211 International Relations: Approaches to Research (4) Introduction to theoretically oriented research approaches and designs, emphasizing the logics of argumentation involved. [Required for all IR majors.] Prerequisite: IR 210.
212 Historical Approaches to International Relations (4) Introduction to historical research methods, emphasizing historical texts and modes of discourse. Prerequisite: IR 210.
213 The Global Economy (4) Economic concepts necessary to understand modern global economy. Topics include transition economies, global inequality, environmental issues, international political economy, trade and the international financial system. Recommended preparation: IR 210.
302 International Relations of the Great Powers in the Late 19th and 20th Centuries (4) Introductory analysis of the interactions of the great powers during the period; initial focus on Europe, with expansion to include global relations.

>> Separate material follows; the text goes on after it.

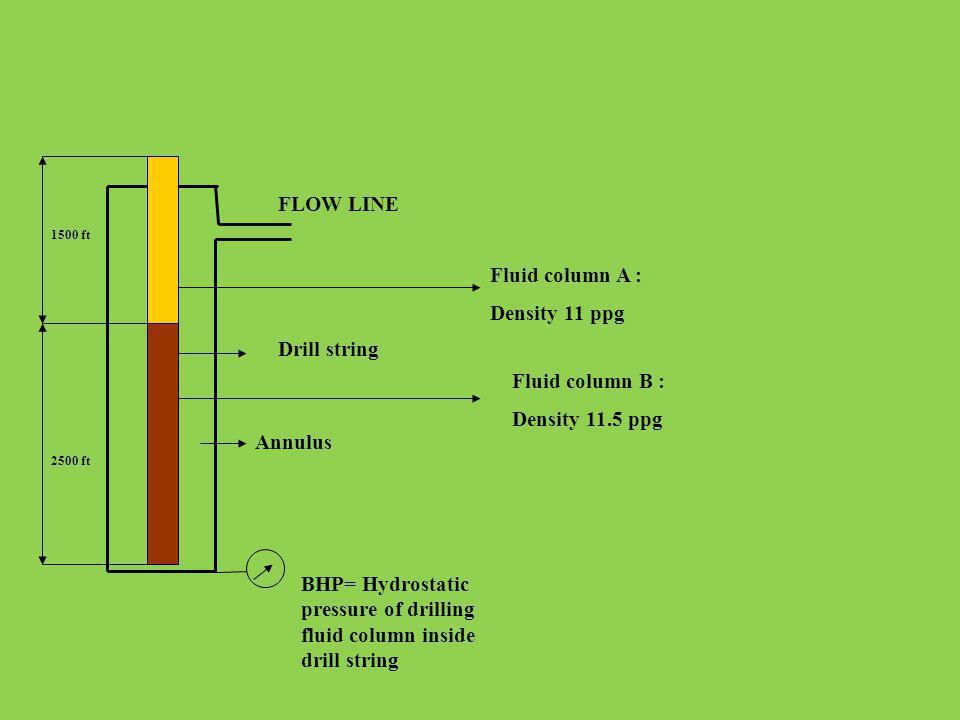 FLOW LINE Drill string Annulus BHP= Hydrostatic pressure of drilling fluid column inside drill string Fluid column A : Density 11 ppg Fluid column B :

303 Leadership and Diplomacy (4) The role of leaders, diplomatic leadership and creativity in statecraft, providing a deep understanding of the theoretical and practical dimensions of diplomacy.
304 Espionage and Intelligence (4) The role and evolution of espionage and intelligence as tools of statecraft are examined. Open, covert, clandestine, counterintelligence programs and oversight processes are considered.
305 Managing New Global Challenges (4) Examines strategies for managing global issues in the post Cold War period. Explores ways that international institutions, national governments and non-state actors work separately and together to provide order and control over complex international issues areas. Issues that will receive attention could include financial and monetary relations, trade and foreign investment, preservation of the environment, the spread of weapons of mass destruction, population and migration, terrorism and ethnic strife.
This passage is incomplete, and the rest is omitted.